Entries from a collection:
◇ ◇ ◇ ◇ ◇

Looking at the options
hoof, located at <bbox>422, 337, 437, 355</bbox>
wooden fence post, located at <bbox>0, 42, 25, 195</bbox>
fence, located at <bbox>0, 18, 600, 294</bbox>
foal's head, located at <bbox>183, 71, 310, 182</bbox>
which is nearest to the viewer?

◇ ◇ ◇ ◇ ◇

▶ [GIVEN REQUEST] Retype every line of the data above with nothing changed.

▶ [EXERCISE SOLUTION]
Looking at the options
hoof, located at <bbox>422, 337, 437, 355</bbox>
wooden fence post, located at <bbox>0, 42, 25, 195</bbox>
fence, located at <bbox>0, 18, 600, 294</bbox>
foal's head, located at <bbox>183, 71, 310, 182</bbox>
which is nearest to the viewer?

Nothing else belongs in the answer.